[Brief descriptive captions]
──────
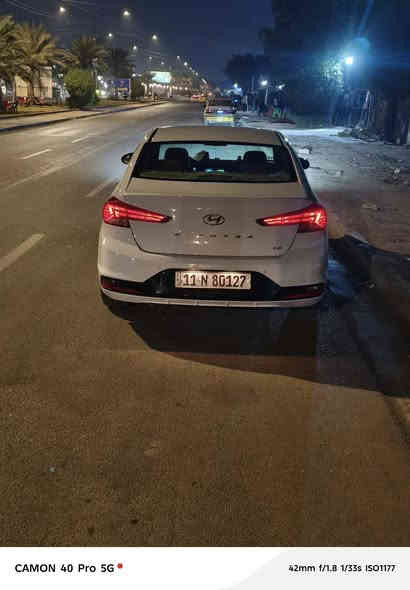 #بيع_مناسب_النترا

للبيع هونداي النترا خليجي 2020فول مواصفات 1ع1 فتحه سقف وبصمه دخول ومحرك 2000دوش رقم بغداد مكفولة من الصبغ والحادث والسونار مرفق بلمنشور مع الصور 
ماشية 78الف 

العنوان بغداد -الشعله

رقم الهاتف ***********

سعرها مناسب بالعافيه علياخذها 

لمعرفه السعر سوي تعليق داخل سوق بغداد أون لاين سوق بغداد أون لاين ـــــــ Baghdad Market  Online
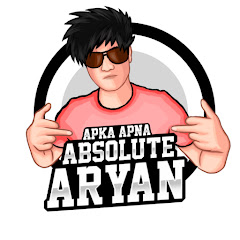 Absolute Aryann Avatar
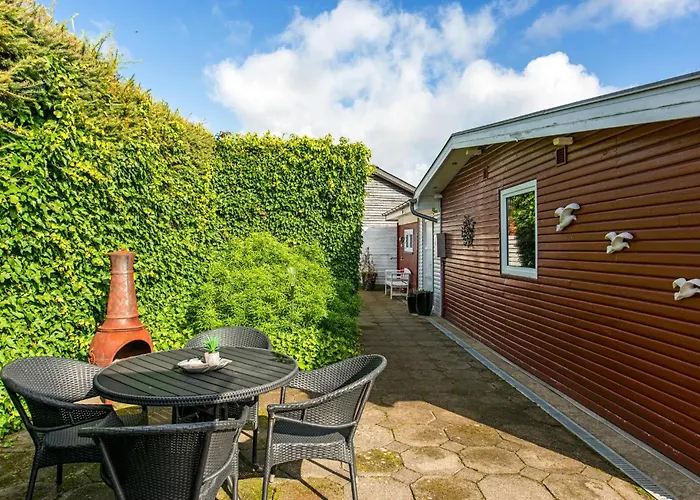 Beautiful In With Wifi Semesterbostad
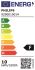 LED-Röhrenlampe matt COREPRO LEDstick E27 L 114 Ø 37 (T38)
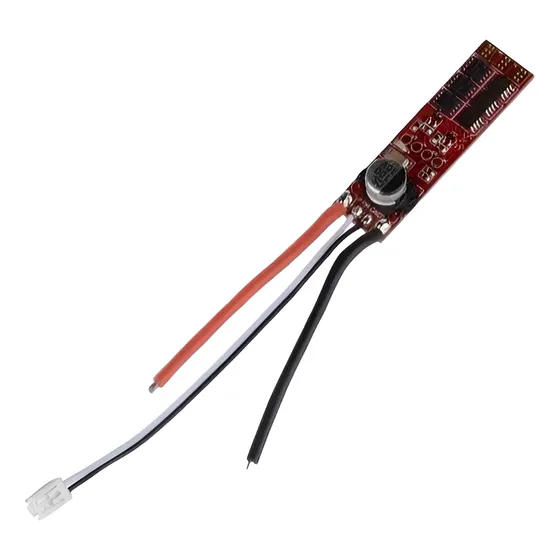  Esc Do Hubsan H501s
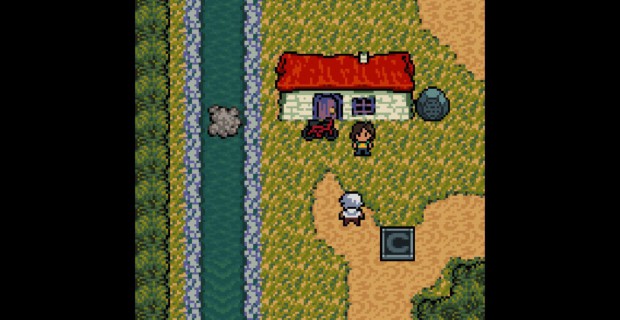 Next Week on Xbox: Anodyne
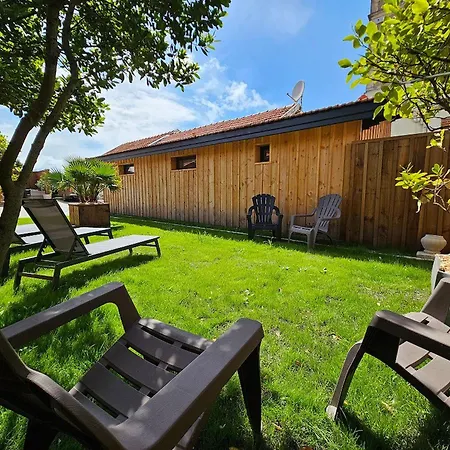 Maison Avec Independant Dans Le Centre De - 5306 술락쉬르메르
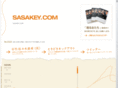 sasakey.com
──────
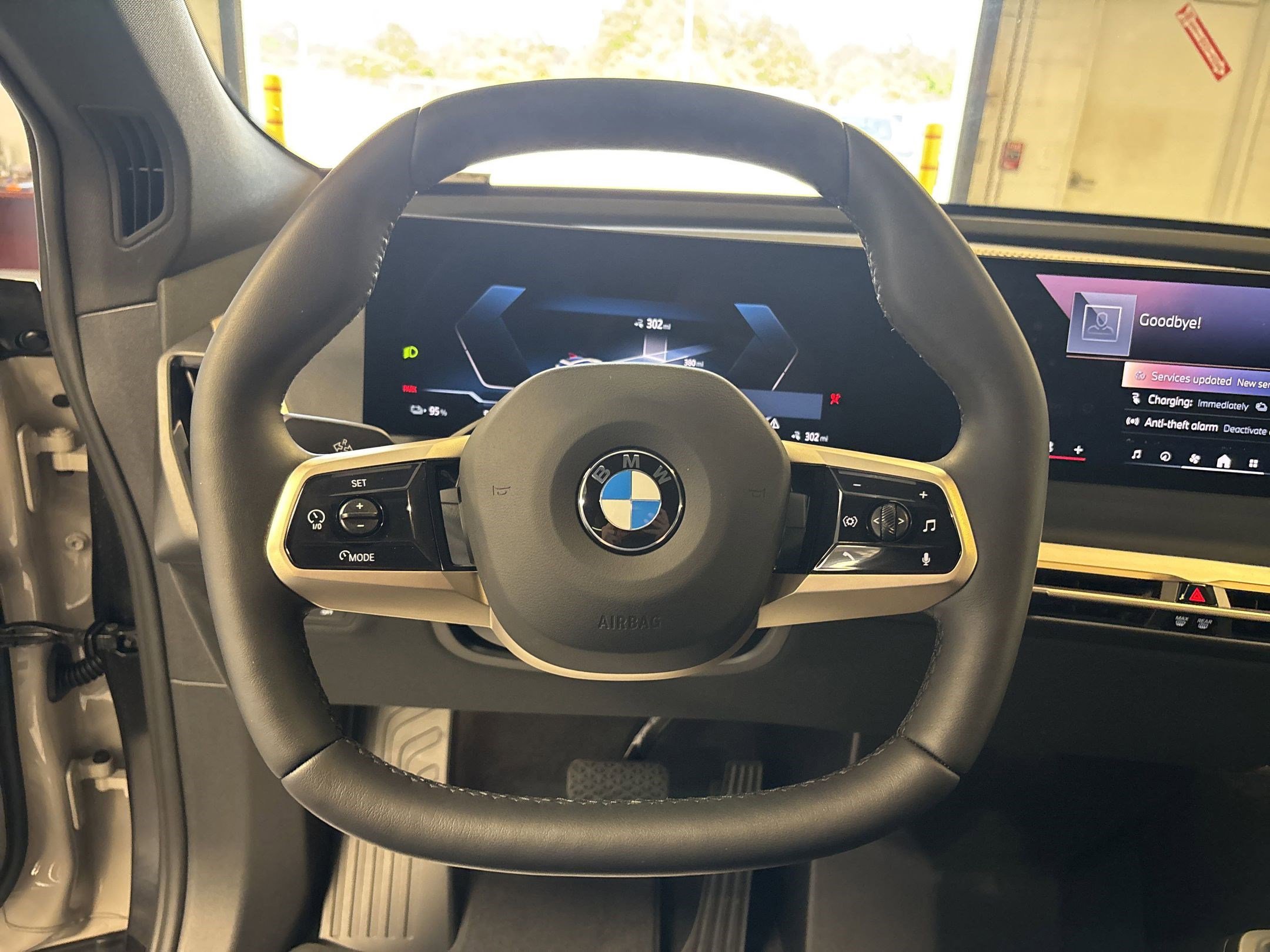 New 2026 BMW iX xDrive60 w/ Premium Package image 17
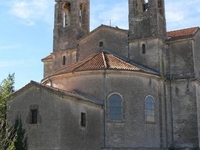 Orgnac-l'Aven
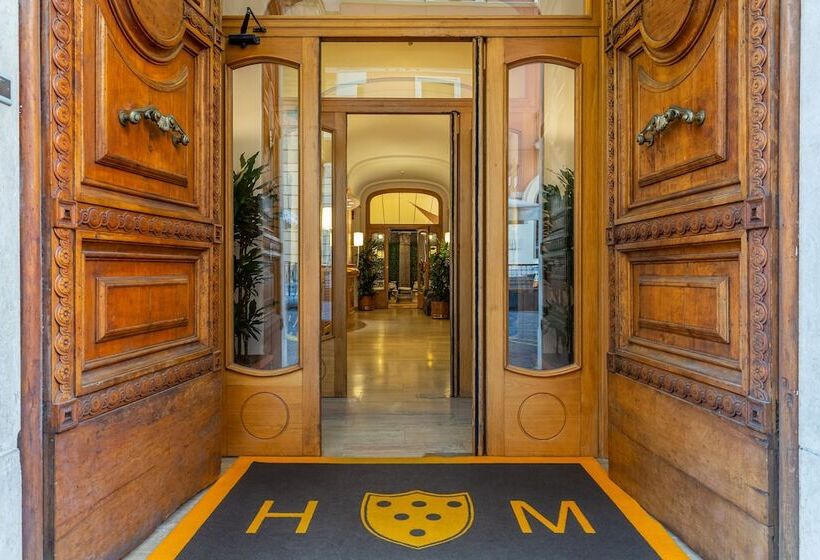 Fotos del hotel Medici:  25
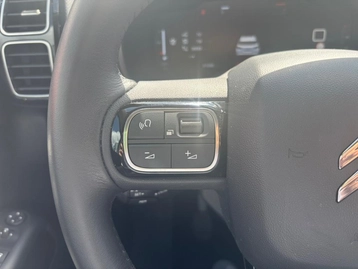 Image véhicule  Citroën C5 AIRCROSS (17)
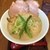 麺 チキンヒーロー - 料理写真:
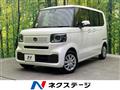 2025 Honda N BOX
──────
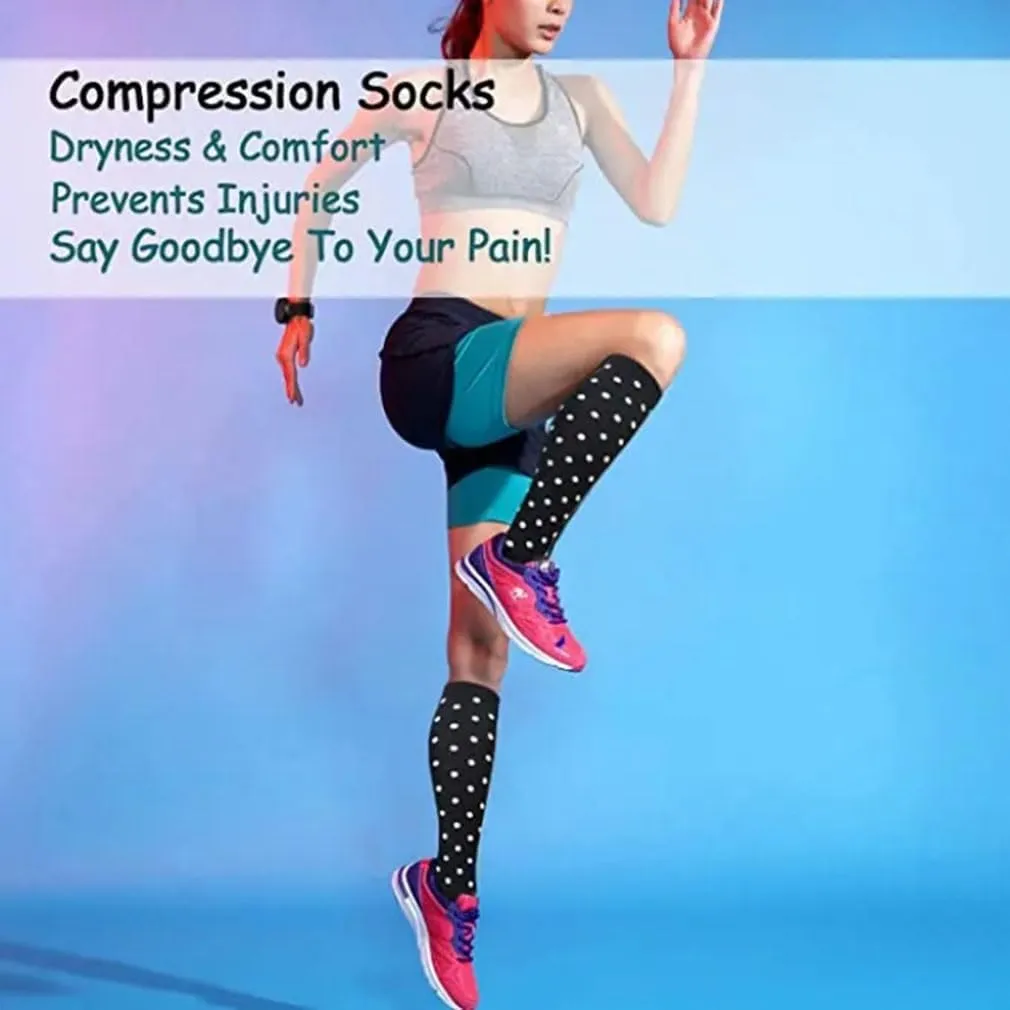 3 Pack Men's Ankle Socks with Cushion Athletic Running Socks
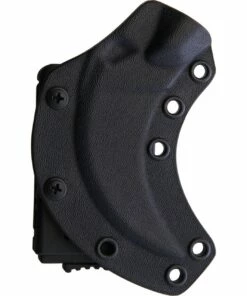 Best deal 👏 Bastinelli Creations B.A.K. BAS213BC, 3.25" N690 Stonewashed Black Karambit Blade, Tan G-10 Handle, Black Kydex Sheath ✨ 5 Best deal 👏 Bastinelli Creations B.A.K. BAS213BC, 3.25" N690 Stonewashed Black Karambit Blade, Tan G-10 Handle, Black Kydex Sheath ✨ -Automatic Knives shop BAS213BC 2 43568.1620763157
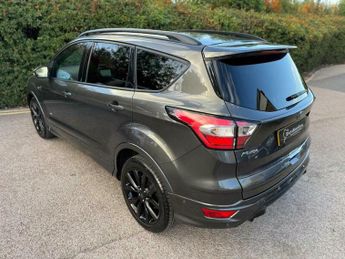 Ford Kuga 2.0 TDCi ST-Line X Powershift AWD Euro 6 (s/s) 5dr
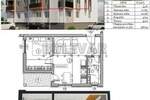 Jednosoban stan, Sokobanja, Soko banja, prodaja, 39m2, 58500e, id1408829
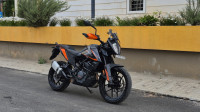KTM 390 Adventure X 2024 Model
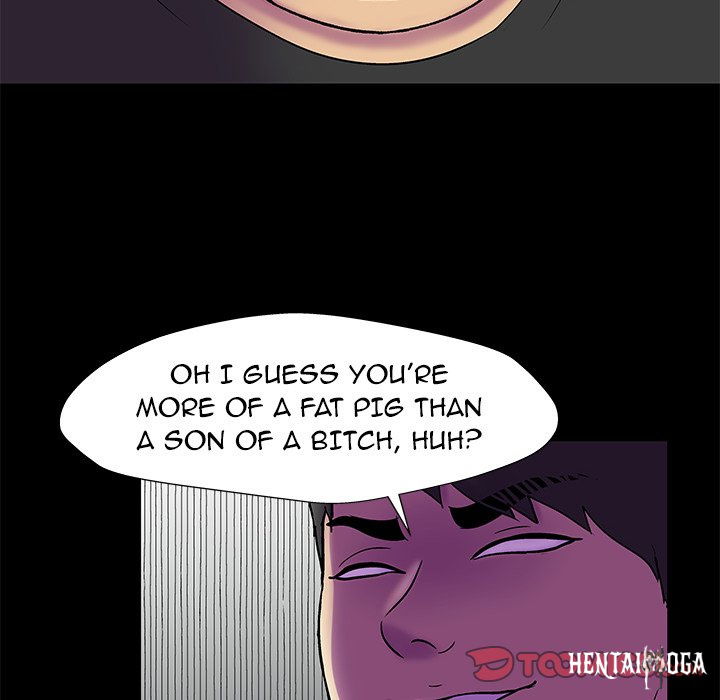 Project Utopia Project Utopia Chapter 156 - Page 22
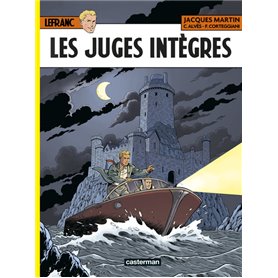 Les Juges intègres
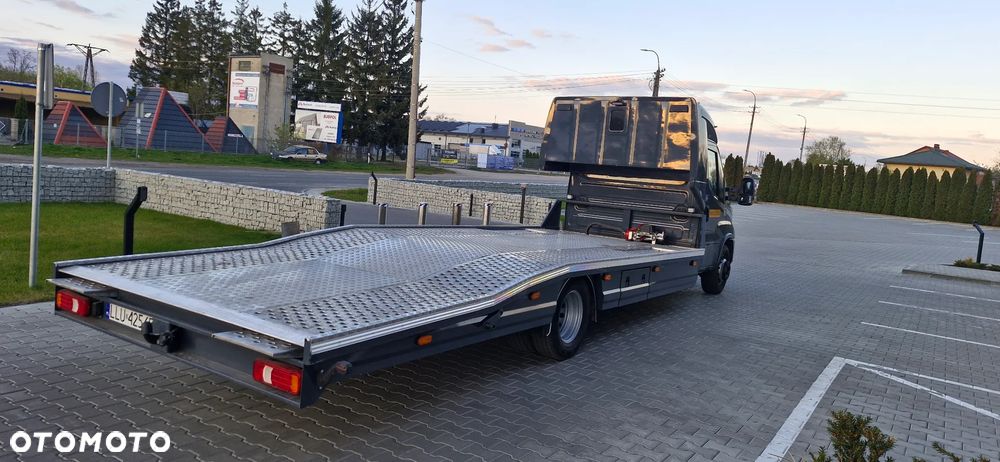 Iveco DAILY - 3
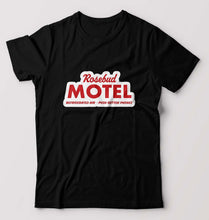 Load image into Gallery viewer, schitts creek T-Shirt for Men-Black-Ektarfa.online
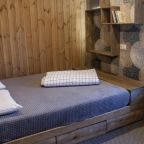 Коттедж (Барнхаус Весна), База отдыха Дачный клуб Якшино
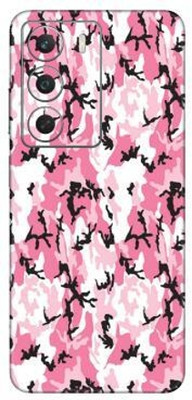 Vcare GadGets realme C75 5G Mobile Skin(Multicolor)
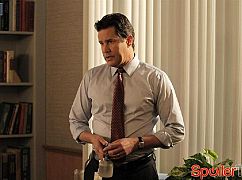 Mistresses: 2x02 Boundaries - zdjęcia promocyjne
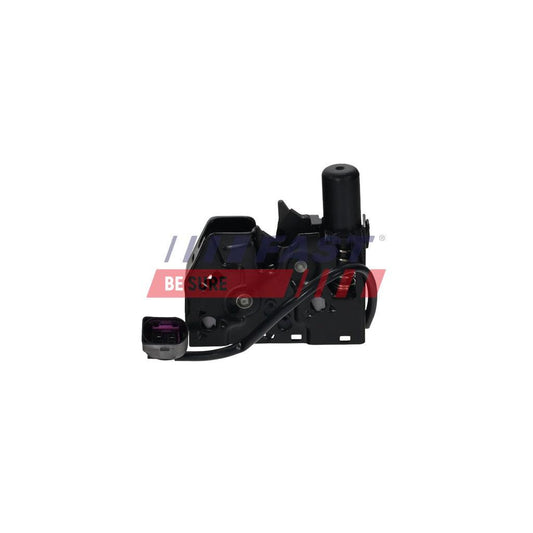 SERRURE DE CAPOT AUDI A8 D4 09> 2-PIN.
──────
> _About this task_
Between and including the line above that contains "Ford Kuga 2.0" and the line that contains "SERRURE DE CAPOT AUDI A8 D4 09> 2-PIN.", restate every line word for word. Pictures stay out.

> _Answer_
 Ford Kuga 2.0 TDCi ST-Line X Powershift AWD Euro 6 (s/s) 5dr
 Jednosoban stan, Sokobanja, Soko banja, prodaja, 39m2, 58500e, id1408829
KTM 390 Adventure X 2024 Model
 Project Utopia Project Utopia Chapter 156 - Page 22
 Les Juges intègres
 Iveco DAILY - 3
 Load image into Gallery viewer, schitts creek T-Shirt for Men-Black-Ektarfa.online
 Коттедж (Барнхаус Весна), База отдыха Дачный клуб Якшино
 Vcare GadGets realme C75 5G Mobile Skin(Multicolor)
 Mistresses: 2x02 Boundaries - zdjęcia promocyjne
 SERRURE DE CAPOT AUDI A8 D4 09> 2-PIN.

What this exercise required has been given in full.